(What the task requires)
Filter the entries down to the lines holding "three", then copy those lines.

Records contained in a dataset
____________________

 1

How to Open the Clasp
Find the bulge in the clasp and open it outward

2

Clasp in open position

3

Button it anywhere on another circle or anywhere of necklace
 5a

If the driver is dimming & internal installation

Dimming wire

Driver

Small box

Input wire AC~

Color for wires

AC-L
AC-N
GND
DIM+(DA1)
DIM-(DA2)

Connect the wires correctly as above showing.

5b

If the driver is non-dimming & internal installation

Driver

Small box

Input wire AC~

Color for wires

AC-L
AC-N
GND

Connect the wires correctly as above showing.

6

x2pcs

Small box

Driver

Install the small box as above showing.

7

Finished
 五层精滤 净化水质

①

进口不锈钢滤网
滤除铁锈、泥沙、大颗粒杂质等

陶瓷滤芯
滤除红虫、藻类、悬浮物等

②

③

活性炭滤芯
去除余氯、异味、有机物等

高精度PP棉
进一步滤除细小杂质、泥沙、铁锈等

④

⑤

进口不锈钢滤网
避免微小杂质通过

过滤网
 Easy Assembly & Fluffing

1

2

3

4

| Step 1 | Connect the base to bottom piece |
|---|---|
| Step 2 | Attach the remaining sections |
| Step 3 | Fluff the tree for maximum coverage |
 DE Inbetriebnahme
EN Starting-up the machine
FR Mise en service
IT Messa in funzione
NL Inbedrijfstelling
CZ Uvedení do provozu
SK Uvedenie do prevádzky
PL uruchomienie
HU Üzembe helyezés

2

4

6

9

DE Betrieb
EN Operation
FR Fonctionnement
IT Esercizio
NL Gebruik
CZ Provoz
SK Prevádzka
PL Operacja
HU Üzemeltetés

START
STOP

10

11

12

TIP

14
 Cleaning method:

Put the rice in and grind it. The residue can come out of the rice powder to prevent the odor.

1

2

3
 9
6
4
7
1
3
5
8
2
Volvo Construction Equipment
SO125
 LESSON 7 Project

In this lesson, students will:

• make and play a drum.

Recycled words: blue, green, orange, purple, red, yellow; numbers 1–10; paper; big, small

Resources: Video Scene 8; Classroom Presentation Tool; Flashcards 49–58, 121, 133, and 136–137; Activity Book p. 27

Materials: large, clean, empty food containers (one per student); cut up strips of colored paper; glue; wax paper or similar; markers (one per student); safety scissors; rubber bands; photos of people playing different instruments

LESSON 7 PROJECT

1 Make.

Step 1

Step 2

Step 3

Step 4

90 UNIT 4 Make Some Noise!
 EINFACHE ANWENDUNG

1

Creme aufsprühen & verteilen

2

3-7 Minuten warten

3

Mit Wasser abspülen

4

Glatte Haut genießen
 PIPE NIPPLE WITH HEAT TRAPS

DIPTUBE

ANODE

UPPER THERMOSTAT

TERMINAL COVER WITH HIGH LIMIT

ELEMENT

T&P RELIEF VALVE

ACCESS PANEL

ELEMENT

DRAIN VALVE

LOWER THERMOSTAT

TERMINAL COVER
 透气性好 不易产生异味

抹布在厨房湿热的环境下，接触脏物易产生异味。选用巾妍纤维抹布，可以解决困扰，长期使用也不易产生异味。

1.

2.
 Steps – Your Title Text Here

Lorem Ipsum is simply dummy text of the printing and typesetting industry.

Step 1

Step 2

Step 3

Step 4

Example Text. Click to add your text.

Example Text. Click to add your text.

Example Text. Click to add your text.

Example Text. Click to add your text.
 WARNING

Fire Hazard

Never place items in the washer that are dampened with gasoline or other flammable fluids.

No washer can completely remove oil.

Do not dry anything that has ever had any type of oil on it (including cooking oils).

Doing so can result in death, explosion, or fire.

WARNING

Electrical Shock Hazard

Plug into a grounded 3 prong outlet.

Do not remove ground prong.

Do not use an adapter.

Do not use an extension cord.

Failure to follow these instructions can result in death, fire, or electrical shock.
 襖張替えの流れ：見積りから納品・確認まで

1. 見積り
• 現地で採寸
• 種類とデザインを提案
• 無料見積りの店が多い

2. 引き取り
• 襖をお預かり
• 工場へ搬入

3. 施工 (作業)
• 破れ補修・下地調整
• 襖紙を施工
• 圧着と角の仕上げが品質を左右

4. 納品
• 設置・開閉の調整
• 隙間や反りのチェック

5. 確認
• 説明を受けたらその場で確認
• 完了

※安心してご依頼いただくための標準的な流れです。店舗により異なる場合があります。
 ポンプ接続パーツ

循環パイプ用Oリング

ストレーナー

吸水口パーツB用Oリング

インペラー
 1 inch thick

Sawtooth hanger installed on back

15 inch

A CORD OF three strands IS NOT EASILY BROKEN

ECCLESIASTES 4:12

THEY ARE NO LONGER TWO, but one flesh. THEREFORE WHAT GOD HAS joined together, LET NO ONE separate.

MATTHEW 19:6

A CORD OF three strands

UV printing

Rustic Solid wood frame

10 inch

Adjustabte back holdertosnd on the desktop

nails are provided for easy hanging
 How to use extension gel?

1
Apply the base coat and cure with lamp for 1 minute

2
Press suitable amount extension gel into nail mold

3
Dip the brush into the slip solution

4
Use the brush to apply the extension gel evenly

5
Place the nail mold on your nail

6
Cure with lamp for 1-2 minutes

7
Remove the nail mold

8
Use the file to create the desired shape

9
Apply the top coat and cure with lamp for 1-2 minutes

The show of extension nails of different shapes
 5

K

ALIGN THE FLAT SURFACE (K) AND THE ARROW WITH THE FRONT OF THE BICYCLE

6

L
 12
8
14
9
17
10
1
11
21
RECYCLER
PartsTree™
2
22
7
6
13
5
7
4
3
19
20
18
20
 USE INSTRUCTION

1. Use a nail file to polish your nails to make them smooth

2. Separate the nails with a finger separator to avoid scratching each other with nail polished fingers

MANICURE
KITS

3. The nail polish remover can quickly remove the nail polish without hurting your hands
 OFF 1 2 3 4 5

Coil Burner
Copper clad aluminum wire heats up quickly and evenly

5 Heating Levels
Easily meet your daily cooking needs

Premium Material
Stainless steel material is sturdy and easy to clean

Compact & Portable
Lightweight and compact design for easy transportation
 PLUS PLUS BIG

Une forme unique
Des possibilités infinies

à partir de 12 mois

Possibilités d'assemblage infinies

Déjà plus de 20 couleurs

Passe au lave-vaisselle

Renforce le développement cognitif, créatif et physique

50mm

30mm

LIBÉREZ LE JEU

____________________

(Answer section)
A CORD OF three strands IS NOT EASILY BROKEN
A CORD OF three strands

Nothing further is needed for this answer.